Historic sites across the United States offer a unique lends through which to view and understand American history and culture. From understanding the context of a historic battlefield to standing in the footsteps of our nation’s trailblazers, historic sites hold our shared history – they are places that reflect our past, engage with our present, and invite us to imagine our future.
The National Park Foundation (NPF)’s work in historic restoration and preservation provides vital funding to preserve and restore these treasured places, ensuring they are accessible and inviting for generations to come. By supporting the rehabilitation of historic sites, NPF helps the National Park Service (NPS) share more comprehensive and inclusive stories that amplify the full range of experience and voices that are woven into the fabric of the United States.
Highlights & Projects
Upgrades at Belmont-Paul
NPF supported rehabilitation efforts at Belmont-Paul Women’s Equality National Monument, including an upgrade to the HVAC systems, a fire suppression system, and repairs to the historic home’s roof, woodwork, chimney, and other parts of the exterior and interior. The project also restored the iconic stained glass around the home’s front door.
Restoring Arlington House
Arlington House plays a unique role in American history. A project, supported by NPF, restored the home, slave quarters, and grounds for the park, and introduced a brand-new visitor experience that aims to tell the stories of the enslaved people who were forced to work on the plantation, as well as the infamous family who lived there.
Lincolns for Lincoln
Through a partnership with the History Channel on our Lincolns for Lincoln initiative, NPF supported the preservation and restoration of six key national parks and historic sites associated with Abraham Lincoln, including Kentucky’s Abraham Lincoln Birthplace National Historical Park, Washington, D.C.’s Ford’s Theatre National Historic Site, and Indiana’s Lincoln Boyhood National Memorial.

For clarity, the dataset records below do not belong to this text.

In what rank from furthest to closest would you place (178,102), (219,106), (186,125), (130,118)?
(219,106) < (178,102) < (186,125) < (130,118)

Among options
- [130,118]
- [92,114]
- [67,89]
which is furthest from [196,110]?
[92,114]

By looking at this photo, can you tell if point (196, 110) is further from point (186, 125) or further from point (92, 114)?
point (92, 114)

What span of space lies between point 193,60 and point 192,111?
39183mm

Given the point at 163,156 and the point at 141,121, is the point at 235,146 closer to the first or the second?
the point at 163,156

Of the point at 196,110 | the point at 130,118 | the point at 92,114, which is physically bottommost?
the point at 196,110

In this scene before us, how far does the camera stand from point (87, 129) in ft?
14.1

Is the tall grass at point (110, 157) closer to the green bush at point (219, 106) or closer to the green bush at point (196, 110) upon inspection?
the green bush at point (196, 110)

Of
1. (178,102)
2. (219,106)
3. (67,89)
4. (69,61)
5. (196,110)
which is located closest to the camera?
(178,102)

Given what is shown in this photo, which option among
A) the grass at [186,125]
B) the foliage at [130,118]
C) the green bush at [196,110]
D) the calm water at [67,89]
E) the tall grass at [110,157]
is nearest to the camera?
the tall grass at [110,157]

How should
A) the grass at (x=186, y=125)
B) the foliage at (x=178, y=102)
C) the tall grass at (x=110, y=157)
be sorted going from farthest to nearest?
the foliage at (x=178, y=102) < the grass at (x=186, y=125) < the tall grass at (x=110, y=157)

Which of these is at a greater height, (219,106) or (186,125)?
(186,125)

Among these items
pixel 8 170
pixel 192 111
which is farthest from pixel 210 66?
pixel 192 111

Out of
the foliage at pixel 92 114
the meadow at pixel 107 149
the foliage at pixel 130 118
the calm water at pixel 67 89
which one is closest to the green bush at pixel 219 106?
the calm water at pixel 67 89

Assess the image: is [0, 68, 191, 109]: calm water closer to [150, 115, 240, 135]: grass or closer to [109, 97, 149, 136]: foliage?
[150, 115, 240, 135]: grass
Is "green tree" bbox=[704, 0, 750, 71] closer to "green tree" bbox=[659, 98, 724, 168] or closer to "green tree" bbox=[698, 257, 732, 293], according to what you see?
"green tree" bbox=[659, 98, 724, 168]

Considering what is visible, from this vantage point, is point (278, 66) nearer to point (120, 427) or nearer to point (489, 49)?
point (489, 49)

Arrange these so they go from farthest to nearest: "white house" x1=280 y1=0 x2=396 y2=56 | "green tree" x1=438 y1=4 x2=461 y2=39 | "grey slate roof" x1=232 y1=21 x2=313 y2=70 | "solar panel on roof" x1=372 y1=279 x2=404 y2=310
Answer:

Preserving Theodore Roosevelt Sites
In 1968, NPF allocated a series of grants for restoration projects at Theodore Roosevelt’s birthplace in New York, as well as the restoration and repair of his Long Island home, Sagamore Hill.
Restoring the Star Spangled Banner
With the help of a 1986 grant from NPF, one fo the two original flags at Fort Sumter was restored, saving a piece of national history. Today, visitors can see this flag when they visit Fort Sumter and Fort Moultrie National Historical Park.